### [OBJECTIVE]
Reproduce the stretch from the line containing "If comparing the" through the end of the material, swapping "photograph" for "image" and leaving everything else unchanged.

### [EXERCISE MATERIAL]
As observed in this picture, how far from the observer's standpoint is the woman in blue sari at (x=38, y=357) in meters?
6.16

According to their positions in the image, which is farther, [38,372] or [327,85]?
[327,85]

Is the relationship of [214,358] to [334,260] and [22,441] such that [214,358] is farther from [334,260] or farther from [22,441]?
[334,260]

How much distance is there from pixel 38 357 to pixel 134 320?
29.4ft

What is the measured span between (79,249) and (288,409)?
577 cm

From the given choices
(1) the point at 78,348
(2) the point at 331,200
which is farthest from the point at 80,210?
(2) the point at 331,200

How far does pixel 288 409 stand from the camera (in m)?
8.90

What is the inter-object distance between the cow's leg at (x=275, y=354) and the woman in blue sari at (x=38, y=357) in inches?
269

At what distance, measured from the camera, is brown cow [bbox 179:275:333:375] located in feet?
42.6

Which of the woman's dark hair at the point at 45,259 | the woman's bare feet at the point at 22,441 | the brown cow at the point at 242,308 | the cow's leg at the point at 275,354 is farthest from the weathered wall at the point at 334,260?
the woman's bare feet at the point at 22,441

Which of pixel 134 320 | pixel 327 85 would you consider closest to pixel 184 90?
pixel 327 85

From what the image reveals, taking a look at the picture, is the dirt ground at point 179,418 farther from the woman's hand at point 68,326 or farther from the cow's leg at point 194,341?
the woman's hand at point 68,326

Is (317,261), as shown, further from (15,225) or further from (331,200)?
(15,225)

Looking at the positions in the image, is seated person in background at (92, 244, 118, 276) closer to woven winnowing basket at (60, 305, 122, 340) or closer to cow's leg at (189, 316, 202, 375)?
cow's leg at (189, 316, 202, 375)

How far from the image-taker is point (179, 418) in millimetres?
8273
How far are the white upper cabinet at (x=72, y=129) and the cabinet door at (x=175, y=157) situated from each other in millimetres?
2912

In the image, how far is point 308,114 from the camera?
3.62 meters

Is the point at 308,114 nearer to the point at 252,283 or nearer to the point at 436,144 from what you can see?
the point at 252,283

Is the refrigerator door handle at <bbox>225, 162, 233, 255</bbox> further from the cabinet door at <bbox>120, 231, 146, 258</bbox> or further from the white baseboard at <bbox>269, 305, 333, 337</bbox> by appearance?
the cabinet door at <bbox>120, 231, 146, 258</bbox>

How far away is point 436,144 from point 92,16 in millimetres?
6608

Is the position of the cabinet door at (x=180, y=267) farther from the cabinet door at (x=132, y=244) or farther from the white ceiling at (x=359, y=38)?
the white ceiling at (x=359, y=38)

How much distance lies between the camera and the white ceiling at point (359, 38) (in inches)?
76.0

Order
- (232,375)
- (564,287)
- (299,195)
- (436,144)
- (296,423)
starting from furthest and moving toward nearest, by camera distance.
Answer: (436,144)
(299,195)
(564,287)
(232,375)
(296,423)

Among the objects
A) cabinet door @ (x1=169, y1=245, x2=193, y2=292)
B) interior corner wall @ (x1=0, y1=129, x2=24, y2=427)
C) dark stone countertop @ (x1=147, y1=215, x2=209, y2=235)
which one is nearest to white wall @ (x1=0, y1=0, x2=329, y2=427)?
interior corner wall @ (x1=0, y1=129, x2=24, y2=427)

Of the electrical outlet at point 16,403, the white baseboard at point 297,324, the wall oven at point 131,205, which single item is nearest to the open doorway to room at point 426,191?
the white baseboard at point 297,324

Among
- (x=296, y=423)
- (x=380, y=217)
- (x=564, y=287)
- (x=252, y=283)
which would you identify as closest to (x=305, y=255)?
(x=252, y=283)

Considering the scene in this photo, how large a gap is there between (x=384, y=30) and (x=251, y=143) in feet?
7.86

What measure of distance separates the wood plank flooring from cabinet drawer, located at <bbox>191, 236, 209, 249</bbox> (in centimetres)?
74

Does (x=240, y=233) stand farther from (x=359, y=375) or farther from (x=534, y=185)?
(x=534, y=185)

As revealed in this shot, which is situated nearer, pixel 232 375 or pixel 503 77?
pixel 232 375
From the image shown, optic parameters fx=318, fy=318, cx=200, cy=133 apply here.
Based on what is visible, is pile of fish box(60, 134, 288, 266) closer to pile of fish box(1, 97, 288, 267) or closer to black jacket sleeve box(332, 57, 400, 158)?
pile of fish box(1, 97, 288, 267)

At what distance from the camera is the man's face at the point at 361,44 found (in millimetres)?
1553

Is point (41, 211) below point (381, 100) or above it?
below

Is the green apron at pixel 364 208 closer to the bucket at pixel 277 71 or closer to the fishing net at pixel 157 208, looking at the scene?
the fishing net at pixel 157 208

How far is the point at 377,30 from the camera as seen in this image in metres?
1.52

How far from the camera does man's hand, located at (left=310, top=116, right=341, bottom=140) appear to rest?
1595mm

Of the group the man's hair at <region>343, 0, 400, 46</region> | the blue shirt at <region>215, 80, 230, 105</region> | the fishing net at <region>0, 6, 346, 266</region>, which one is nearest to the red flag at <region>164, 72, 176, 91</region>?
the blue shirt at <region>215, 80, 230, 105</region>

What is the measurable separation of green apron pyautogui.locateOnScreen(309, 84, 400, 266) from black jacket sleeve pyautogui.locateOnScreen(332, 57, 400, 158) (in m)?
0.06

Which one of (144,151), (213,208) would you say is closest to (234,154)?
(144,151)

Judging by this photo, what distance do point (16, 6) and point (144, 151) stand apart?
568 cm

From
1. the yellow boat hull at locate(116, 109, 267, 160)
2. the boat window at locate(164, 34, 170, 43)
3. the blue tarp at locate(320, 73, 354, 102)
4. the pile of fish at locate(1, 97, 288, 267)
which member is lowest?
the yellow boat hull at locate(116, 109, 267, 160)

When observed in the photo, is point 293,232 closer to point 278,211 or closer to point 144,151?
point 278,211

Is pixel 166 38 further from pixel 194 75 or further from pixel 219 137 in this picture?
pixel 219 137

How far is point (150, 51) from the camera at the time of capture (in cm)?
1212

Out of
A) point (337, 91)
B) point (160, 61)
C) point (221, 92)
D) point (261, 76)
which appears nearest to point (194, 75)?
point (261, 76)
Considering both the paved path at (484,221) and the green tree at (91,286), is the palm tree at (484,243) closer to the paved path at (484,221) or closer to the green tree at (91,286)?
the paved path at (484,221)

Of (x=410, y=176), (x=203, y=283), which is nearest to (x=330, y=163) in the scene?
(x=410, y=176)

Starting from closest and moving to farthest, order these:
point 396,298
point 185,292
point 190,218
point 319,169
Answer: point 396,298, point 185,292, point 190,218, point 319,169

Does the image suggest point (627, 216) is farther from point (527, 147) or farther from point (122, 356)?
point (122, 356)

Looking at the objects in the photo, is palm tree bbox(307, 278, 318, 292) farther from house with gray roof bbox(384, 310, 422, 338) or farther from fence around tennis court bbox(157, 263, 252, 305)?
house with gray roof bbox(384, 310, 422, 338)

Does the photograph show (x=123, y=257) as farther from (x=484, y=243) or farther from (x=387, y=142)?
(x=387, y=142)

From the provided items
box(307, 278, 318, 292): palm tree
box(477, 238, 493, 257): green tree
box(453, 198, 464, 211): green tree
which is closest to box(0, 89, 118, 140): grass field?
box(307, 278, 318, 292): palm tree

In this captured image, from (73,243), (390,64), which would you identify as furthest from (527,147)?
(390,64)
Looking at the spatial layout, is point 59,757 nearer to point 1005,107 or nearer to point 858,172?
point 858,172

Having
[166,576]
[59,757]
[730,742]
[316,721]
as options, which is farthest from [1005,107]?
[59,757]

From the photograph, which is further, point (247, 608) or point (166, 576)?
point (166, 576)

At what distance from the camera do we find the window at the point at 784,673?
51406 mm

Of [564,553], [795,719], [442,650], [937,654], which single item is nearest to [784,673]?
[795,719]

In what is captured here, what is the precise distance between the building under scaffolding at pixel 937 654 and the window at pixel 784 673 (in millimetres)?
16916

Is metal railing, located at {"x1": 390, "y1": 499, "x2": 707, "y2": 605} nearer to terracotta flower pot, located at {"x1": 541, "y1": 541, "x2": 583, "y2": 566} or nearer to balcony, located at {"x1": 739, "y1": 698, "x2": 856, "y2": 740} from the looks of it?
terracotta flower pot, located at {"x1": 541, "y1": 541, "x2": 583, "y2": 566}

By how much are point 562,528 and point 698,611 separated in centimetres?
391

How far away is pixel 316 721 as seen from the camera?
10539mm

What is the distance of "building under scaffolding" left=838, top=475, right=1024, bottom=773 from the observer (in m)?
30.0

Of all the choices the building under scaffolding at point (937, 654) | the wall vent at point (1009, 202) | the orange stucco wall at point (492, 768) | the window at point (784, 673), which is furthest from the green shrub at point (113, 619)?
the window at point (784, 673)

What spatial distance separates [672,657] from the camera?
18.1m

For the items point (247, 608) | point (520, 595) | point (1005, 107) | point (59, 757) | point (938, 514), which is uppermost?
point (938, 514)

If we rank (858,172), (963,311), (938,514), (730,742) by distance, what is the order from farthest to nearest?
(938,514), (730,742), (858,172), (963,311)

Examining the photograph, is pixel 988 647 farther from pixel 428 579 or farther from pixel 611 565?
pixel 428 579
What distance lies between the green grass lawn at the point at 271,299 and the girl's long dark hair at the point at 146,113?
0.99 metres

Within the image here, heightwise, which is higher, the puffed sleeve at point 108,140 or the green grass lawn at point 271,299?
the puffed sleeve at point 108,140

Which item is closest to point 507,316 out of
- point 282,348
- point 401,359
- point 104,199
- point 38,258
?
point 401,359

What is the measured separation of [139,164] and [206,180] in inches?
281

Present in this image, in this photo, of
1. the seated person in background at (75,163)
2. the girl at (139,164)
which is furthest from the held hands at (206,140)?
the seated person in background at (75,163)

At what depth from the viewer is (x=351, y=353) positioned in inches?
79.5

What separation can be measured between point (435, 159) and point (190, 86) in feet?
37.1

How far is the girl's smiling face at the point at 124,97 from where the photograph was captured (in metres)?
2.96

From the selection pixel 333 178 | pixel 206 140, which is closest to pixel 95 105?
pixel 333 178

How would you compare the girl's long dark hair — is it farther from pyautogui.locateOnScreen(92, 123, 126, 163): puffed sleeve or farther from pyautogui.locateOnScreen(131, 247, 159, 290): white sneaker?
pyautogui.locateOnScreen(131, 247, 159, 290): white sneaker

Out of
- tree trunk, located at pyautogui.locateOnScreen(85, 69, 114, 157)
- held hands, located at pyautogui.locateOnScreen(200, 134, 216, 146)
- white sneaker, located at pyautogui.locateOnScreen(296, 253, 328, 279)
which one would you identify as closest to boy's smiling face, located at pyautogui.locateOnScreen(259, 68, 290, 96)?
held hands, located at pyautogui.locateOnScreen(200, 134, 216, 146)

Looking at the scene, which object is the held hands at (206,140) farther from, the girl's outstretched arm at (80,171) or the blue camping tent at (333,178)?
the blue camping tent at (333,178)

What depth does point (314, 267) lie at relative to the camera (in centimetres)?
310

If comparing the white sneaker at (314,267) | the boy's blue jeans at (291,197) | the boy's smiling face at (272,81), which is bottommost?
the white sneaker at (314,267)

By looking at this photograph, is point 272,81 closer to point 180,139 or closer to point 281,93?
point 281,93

### [EXERCISE OUTPUT]
If comparing the white sneaker at (314,267) | the boy's blue jeans at (291,197) | the boy's smiling face at (272,81), which is bottommost?
the white sneaker at (314,267)

By looking at this image, is point 272,81 closer to point 180,139 or closer to point 281,93?
point 281,93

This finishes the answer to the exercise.